La VMC double flux, aussi appelée ventilation double flux, est un système d'aération dont le rôle est le renouvellement de l'air dans une habitation. Il existe deux types principaux de VMC : la VMC simple flux et la VMC double flux. Le fonctionnement de la VMC double flux repose sur un principe ingénieux : elle permet d'extraire l'air vicié et pollué des pièces humides, tout en insufflant simultanément de l'air neuf venant de l'extérieur. L'aspect révolutionnaire de ce système réside dans son échangeur thermique.

Au lieu d'évacuer l'air vicié sans récupération de chaleur, la VMC double flux utilise un échangeur thermique où les deux flux d'air - l'air extrait vicié et l'air neuf entrant - passent à proximité l'un de l'autre sans jamais se mélanger. Les calories de l'air extrait, chargé de chaleur par les activités domestiques et le chauffage, sont ainsi transmises à l'air neuf. En hiver, cela permet de préchauffer l'air entrant, réduisant significativement l'écart de température avec l'air intérieur et limitant les déperditions de chaleur. L'air soufflé descend rarement en dessous de 10°C, ce qui contribue au confort des occupants. En été, le processus s'inverse : l'échangeur peut refroidir l'air entrant grâce aux calories de l'air extrait qui est plus frais. La VMC double flux est également équipée de filtres qui retiennent les poussières, pollens et allergènes, améliorant ainsi la qualité de l'air intérieur.
La différence fondamentale avec une VMC simple flux est que cette dernière ne fait qu'extraire l'air vicié, laissant l'air neuf entrer directement depuis l'extérieur, à la température extérieure. Avec une VMC simple flux, l'air neuf entre par des grilles ou des menuiseries, ce qui peut entraîner une sensation de froid et des déperditions thermiques plus importantes. La VMC double flux, quant à elle, récupère la chaleur de l'air extrait pour tempérer l'air entrant, offrant ainsi un confort supérieur et des économies d'énergie substantielles.
Avant de se lancer dans le montage, il est nécessaire de s'équiper du bon matériel. L'installation d'une VMC double flux requiert un ensemble d'éléments spécifiques :

Le choix du matériel doit être fait en fonction de la taille du logement, de son agencement et de son niveau d'isolation. Il est recommandé de privilégier des modèles certifiés (NF 205 ou Phi) et de s'assurer du confort acoustique, car même si les modèles modernes sont plus silencieux, le bruit des ventilateurs peut être dérangeant.
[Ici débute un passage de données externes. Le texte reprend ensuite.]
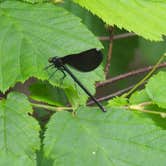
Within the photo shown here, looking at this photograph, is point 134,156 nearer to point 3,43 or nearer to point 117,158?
point 117,158

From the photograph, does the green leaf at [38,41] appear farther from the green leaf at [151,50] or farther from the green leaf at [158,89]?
the green leaf at [151,50]

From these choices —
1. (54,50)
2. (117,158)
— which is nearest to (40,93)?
(54,50)

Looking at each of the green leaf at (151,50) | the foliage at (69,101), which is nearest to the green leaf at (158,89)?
the foliage at (69,101)

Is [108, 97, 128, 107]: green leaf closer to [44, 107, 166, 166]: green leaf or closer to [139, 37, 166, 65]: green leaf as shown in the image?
[44, 107, 166, 166]: green leaf

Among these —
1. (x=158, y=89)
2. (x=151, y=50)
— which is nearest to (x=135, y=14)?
(x=158, y=89)

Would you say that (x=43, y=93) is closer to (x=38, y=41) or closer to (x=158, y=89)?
(x=38, y=41)

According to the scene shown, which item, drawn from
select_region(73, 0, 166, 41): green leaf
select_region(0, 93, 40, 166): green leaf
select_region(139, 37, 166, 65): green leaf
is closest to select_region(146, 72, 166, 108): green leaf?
select_region(73, 0, 166, 41): green leaf
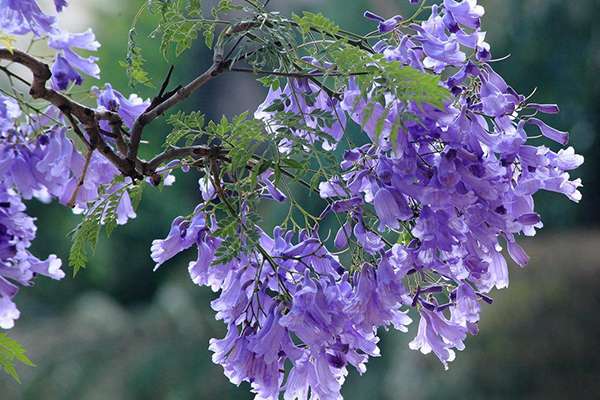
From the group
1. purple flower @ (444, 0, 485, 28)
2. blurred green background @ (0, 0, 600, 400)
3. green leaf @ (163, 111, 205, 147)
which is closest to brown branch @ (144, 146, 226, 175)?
green leaf @ (163, 111, 205, 147)

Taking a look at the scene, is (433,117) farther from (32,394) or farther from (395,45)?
(32,394)

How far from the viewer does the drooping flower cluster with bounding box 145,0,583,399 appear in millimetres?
343

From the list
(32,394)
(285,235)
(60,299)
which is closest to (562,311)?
(32,394)

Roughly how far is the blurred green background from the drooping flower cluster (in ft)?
2.70

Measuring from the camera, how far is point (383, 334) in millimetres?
2139

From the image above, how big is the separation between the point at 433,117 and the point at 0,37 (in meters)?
0.18

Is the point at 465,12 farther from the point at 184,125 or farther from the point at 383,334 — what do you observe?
the point at 383,334

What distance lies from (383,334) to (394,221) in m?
1.82

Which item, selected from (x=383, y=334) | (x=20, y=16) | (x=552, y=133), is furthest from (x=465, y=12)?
(x=383, y=334)

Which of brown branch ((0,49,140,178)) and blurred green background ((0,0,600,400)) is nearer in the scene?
brown branch ((0,49,140,178))

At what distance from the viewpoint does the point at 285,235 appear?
1.31 ft

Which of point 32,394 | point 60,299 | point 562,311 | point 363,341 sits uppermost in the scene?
point 363,341

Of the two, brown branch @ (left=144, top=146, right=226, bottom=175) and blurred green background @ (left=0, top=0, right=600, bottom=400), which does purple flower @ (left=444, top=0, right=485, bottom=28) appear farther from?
blurred green background @ (left=0, top=0, right=600, bottom=400)

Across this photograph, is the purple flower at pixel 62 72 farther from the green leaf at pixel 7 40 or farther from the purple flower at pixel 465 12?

L'installation d'une VMC double flux peut sembler complexe, mais elle peut être réalisée en suivant une approche méthodique. Elle se divise généralement en plusieurs étapes :
Avant toute installation, il est crucial d'évaluer les besoins spécifiques de votre maison : sa taille, son agencement, son niveau d'isolation. Ensuite, il faut établir un plan détaillé du réseau de gaines. Ce schéma permet de déterminer le meilleur emplacement pour le groupe de ventilation et d'identifier le chemin optimal pour les gaines principales et secondaires. Il faut également identifier précisément les emplacements des bouches d'extraction et de soufflage dans chaque pièce. Pour une efficacité maximale, le groupe de ventilation doit idéalement être installé au centre du logement, dans un volume chauffé.
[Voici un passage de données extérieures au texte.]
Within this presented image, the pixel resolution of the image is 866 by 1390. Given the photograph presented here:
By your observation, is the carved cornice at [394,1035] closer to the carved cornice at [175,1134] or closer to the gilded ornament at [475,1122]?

Les gaines sont le squelette du système. Elles doivent être préparées et installées avec soin.

Une fois le réseau de gaines en place, il faut installer les bouches de ventilation.
Pour effectuer les percements nécessaires, une scie cloche est généralement utilisée. L'installation des bouches d'extraction se fait souvent au plafond dans les pièces humides.
Le groupe avec l'échangeur et les ventilateurs est généralement posé dans les combles ou un faux plafond. Il doit être installé dans un espace sec, étanche, tempéré et facile d'accès pour faciliter l'entretien. Idéalement, il est suspendu à la charpente et positionné au centre du logement pour optimiser la répartition des débits d'air.
Les conduits souples permettent ensuite de relier le groupe aux bouches d'extraction et d'insufflation, parfois en passant par un caisson de répartition. La prise d'air frais et le rejet d'air vicié sont raccordés au groupe, soit sur le toit, soit sur la façade.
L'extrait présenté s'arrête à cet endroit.